Art Bytes Hackathon Retrospective
First off we have to thank The Walters for putting on a great event with fantastic resources. Running a hackathon on it's own can be difficult to get right. Running a hackathon AND releasing brand new developer tools (The Walters API) is a real achievement.
After the initial opening ceremonies the Back Forty-ers (we really need a better term for describing members of our team) in attendance split off into a couple different teams...
Ali teamed up with some folks looking to build a public art database. Their goal was to build an easily searchable and easily updatable database to catalogue public art in Baltimore. After much wrangling with off-the-shelf solutions they ended up building a prototype in Rails.

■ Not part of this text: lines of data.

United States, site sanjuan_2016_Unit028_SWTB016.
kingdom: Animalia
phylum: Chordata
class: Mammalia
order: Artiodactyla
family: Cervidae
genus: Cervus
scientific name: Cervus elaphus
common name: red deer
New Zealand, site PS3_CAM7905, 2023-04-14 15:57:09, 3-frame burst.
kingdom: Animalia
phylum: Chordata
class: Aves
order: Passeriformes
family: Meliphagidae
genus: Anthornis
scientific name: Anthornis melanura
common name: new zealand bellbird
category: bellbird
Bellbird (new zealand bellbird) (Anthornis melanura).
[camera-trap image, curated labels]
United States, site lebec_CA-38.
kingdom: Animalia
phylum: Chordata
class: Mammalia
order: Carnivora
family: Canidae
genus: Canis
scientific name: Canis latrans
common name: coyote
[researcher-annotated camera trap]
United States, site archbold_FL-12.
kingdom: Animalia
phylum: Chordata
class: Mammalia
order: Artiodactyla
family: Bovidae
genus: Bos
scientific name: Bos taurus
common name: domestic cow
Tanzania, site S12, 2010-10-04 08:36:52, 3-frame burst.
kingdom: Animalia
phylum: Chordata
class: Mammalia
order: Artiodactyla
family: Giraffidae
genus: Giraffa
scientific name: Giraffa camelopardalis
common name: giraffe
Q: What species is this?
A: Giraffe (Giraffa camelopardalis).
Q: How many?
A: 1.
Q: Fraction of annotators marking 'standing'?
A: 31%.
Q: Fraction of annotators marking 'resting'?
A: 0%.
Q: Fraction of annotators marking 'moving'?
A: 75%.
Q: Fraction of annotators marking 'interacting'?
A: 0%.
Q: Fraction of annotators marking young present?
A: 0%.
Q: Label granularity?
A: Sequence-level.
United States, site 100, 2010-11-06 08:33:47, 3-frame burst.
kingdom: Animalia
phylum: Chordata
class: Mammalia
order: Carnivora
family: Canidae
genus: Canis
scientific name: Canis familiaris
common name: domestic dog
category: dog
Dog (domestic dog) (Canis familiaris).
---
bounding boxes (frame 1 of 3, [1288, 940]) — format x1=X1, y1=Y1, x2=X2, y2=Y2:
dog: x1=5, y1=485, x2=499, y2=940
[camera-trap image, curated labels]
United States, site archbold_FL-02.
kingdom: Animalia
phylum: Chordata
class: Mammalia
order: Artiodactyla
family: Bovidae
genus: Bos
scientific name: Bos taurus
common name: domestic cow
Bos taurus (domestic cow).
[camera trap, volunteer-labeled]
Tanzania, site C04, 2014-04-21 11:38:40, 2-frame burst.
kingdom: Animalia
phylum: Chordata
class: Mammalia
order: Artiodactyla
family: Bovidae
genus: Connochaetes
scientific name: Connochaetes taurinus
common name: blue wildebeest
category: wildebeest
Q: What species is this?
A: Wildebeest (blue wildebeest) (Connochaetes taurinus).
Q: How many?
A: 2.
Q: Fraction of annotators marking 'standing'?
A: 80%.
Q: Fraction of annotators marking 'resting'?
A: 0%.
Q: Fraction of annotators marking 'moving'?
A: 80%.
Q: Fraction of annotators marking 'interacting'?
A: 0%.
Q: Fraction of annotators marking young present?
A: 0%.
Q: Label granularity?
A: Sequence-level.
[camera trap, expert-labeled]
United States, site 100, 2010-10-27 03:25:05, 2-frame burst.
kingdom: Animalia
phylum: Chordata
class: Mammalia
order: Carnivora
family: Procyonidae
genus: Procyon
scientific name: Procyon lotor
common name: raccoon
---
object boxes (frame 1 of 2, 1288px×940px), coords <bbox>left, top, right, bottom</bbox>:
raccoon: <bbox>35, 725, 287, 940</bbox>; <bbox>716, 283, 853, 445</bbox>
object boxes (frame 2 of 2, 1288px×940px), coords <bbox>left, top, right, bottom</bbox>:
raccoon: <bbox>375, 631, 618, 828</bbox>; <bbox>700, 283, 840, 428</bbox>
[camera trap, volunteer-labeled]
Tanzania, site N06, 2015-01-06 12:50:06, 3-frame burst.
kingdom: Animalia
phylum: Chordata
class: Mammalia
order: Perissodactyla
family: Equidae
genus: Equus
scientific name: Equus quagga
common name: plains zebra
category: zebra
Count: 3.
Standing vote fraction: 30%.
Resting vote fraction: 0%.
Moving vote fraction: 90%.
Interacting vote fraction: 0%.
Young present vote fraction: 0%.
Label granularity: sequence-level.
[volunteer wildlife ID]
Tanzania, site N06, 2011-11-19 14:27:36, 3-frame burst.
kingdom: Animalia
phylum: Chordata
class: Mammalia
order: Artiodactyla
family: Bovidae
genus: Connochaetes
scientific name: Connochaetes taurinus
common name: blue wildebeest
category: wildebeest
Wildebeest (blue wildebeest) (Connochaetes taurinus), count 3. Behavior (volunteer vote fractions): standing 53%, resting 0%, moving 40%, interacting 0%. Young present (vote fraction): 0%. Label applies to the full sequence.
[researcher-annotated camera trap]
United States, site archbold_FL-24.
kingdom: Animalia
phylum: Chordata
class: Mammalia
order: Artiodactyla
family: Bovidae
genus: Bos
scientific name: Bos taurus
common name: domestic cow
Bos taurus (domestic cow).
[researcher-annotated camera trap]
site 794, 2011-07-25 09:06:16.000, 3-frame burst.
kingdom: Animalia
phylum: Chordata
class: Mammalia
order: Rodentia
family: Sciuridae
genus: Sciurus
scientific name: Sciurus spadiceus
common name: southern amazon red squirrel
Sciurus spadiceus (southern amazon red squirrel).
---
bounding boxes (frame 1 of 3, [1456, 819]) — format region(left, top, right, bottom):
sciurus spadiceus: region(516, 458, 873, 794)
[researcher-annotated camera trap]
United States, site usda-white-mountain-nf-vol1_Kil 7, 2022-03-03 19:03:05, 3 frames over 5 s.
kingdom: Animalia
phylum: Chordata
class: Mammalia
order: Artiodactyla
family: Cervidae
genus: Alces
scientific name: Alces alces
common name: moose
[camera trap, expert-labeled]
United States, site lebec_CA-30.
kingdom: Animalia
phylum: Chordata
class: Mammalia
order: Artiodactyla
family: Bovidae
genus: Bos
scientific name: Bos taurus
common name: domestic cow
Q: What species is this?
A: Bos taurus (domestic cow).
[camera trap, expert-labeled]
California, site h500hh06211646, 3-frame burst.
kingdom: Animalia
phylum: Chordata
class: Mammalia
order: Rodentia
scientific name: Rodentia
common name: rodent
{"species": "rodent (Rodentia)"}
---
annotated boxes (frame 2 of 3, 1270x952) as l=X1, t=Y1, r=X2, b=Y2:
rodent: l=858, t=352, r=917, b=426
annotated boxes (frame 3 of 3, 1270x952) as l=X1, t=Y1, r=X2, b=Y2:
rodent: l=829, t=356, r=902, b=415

You can checkout the code from github and help out!
Flip and I formed a team with the goal of building an iOS game using The Walters API. After several changes to the idea we settled on a form of the old "Two Truths and a Lie" game. The idea being to present the user with a picture of a piece of art at The Walters and 3 factoids, one of which is a lie. Correctly discern lies from truths and you get a point! Building a game in 24 hours is no joke, even with a great API to pull content from. Thankfully Chris was around (and done with his project) in the final couple hours. We spent the last bit of time before pencils down fixing bugs and smoothing out rough spots, and the extra help was amazing! If you want to check out the app and see how good of an art detective you are grab it from the app store here.
Presentations and Awards
By the time presentations were due we had all somehow finished our projects and polished them enough to be presented. Even Chris's side project which wasn't officially entered (a "What are the Walters’ operating hours today?" iOS app) was ready to go and got presented after the official entries. While we waited for the judges to complete their deliberation Flip treated the crowd to a group game of ArtLies (scores were shamefully low). When the votes were in every team with a Back Forty member took home a prize. Ed, Chris and Flip won for best game and Ali's team took home the prize for Cultural Change.
Hackathons are exhausting but it's exhilarating to build something great with talented people in such a short time span. It's a departure from the deliberate and careful way we build things at work but that's what makes it such a good time. Building something for the sake of building something is it's own reward.